It is reported that some MRKHS-related genes exist in dominant Mendelian diseases that affect other organ systems except uterus. For example, haploid deficiency of PAX8 is related to autosomal dominant congenital hypothyroidism. However, in more than 30 cases with PAX8-related hypothyroidism, uterine malformation had not been reported before the last report, indicating that the penetrance of uterine phenotype related to PAX8 (a gene with obvious haploid deficiency) decreased. It is considered that the uterus may be more tolerant to dose loss of PAX8 than the thyroid, this is because the complex developmental regulation and compensation mechanism of the uterus is evolved to protect fertility. Therefore, digenic inheritance represents a reasonable explanation for the “absence of penetrance” of uterine phenotype. Important digenic partner for three of the five whole exome burden signals are determined, and two of them show the co-expression pattern in the metanephros. New gene combinations that are not independently related to MRKHS but are supported by powerful statistical or biological evidence have also been identified. It is considered that the “double hit” by the genes in the same network may have more harmful effects on the molecular regulatory network of the developing uterus. In the present disclosure, the importance of studying different components of a complex genetic structure by using different statistical tools is emphasized.

Modeling based on the expression levels of the target gene and the digenic combination as well as the clinical characteristics to obtain a prediction model.

In some embodiments, a construction method for the prediction model further includes the following steps:

acquiring transcriptome sequencing data of a sample from a training set, and performing hierarchical clustering on gene expression patterns of the transcriptome sequencing data to obtain at least one co-expressed gene cluster; screening from the co-expressed gene cluster to obtain a gene that does not reach the significance of the whole exome but is clustered into a same gene module as the whole exome signal, recording the gene as a second suboptimal gene. The second suboptimal gene includes BMP7, and AGPAT2. Modeling based on the expression levels of the target gene and the suboptimal gene, as well as the clinical characteristics to obtain a prediction model.

Specifically, an acquisition way of the second suboptimal gene includes the following steps: performing hierarchical clustering according to the co-expression pattern in scRNAseq data. Four co-expressed gene clusters (i.e., gene modules) usually capture key signal pathways and molecular networks. Therefore, priority is given to those genes that do not reach the significance of the whole exome but are clustered in the same gene module as the whole exome signal (FIG. 11 and FIG. 12). A gene module #3 from human embryo data is rich in the burden test signal, including BMP7 and AGPAT2 which are significant in the whole exome (FIG. 11). In other nominally significant genes in this module, the focus is on MT1F, which is also captured and prioritized through above expression analysis. SALL1 regulates BMP7 expression, which is related to human vaginal hypoplasia. The gene module of mouse data shows a cluster pattern in which the burden test signals are more dispersed (FIG. 12), indicating that there are differences between the molecular regulations of uterine development of human and mouse.

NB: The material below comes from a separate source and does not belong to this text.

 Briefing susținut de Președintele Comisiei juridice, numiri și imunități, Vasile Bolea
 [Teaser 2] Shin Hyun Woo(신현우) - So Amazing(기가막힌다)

Further, a construction method for the prediction model further includes the following steps: decomposing an ultra-rare variant in the co-expressed gene cluster into genes by using a weighting system, summing a maximum weight burden score of each gene after decomposition to calculate a genome mutation burden score, and fitting the genome mutation burden scores to obtain a fitting result; and modeling based on the expression levels of the target gene and the suboptimal gene, as well as the fitting result and the clinical characteristics to obtain a prediction model. Specifically, in order to measure the combined effect of mutations in biologically related gene clusters, the mutation burden of the gene set is analyzed. First, a qualified variant is folded into genes using the same filtering and weighting criteria as in the gene level burden test. The burden scores of all genes in the gene set are summarized into a gene set level burden score, which is then used to fit a logistic regression model to predict a disease state. Firstly, DNA sequencing of a sample cohort is carried out; the gene frequency and mutation function are annotated by a mutation effect prediction tool to screen out the rare variant in each gene. The weight value is endowed to each rare variant according to the harmful degree thereof to the gene function, and the genomic mutation burden score of each gene in a case sample and a control sample are calculated by comprehensive weighting.

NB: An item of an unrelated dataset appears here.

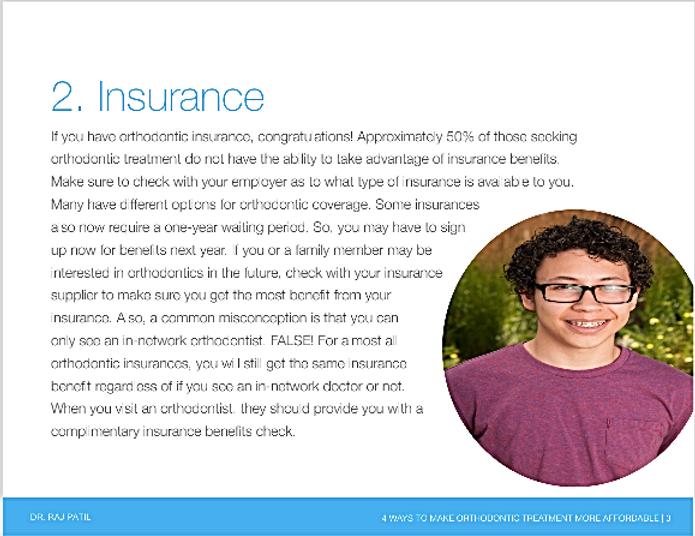 Insurance for braces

Firstly, the mutation burdens of genomes representing biological processes and molecular pathways in a molecular signatures database (MSigDb) are tested. “Regulation of apoptosis process involved in development” and “Mesenchymal to epithelial transition involved in metanephric morphogenesis” in a gene ontology (GO) database are popular searches (FIG. 13), which are consistent with their important roles in morphogenesis and formation of female reproductive tract (FIG. 14). Genes involved in the development of skeletal joints and heart are also enriched in MRKHS, indicating that there is a shared molecular network among mesoderm-derived organs (FIG. 13). As expected, the “nephrogenesis” pathway from Wiki Pathway also has too much mutation burden in the patient with MRKHS (FIG. 13).

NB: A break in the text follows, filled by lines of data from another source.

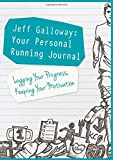 Your Personal Running Journal: Logging Your Progress, Keeping Your Motivation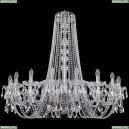 1402/18/400/h-105/Ni Хрустальная подвесная люстра Bohemia Ivele Crystal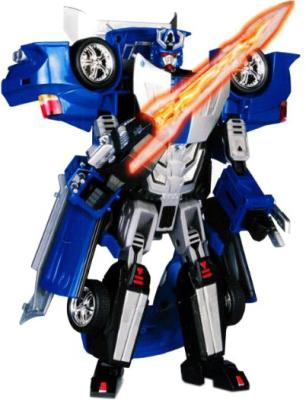 Робот-трансформер Happy Well Тойота Селика (50090) - общий вид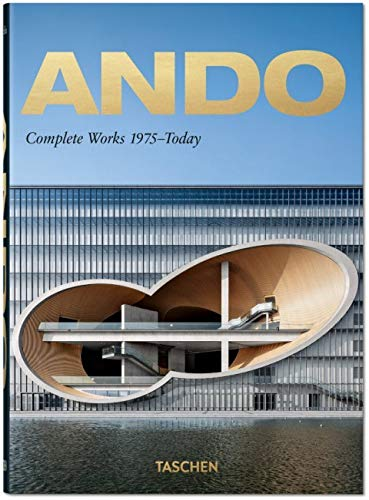 Ando. Complete Works 1975–Today – 40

Cell-type-specific driver genes are derived from scRNA-seq speed analysis, which takes a ratio of spliced/unspliced mRNA into consideration, rather than the absolute expression levels of genes. The top 500 driver genes of each cell type were searched, and the burden test at the gene set level was carried out. Different from the expression enrichment analysis that the WD epithelium shows the highest signal, the dynamic driver genes of MD epithelium have the most significant mutation burden in the patients with MRKHS (FIG. 15). No significant signal of the driver gene from the mouse data is observed (FIG. 16), which indicates that there are species differences in the regulatory network of uterine development again.

In an embodiment, the method further includes the following steps: acquiring a genome mutation burden score of the sample to be tested, and predicting a classification result of high or low risk of suffering from MRKH according to the score; if the genome mutation burden score is high, obtaining a classification result that the sample to be tested has a high risk of suffering from MRKH; and if the genome mutation burden score is low, obtaining a classification result that the sample to be tested has low risk of suffering from MRKH.

Further, the genome mutation burden score is obtained through the following ways: screening out rare variants in the target genes by using a mutation effect prediction tool, endowing weight values respectively according to the harmful degree of the rare variants to gene function, and comprehensively weighting to calculate the genome mutation burden score of the sample to be tested.

Alternatively, the genome mutation burden score is further obtained through the following ways: screening out a rare variant in each gene by using the mutation effect prediction tool, endowing weight values respectively according to the harmful degree of each rare variant to the gene function, and comprehensively weighting to calculate the genome mutation burden score of the sample to be tested.

FIG. 2 is a prediction system for MRKH syndrome according to an embodiment of the present disclosure. The system includes:

• • an acquisition unit 201, configured to acquire gene expression data of a sample to be tested;
  • an extraction unit 202, configured to extract expression data of a target gene from the gene expression data, wherein the target gene includes one or more of the following: AGPAT2, and PAN2; and
  • a prediction unit 203, configured to perform classification prediction based on the expression data of the target gene to obtain a classification result about whether the sample to be tested suffers from MRKH, obtain a classification result that the sample to be tested suffers from MRKH if expression level of any one or more of the target genes is high, and obtain a classification result that the sample to be tested does not suffer from MRKH if the expression level of any one or more of the target genes is low.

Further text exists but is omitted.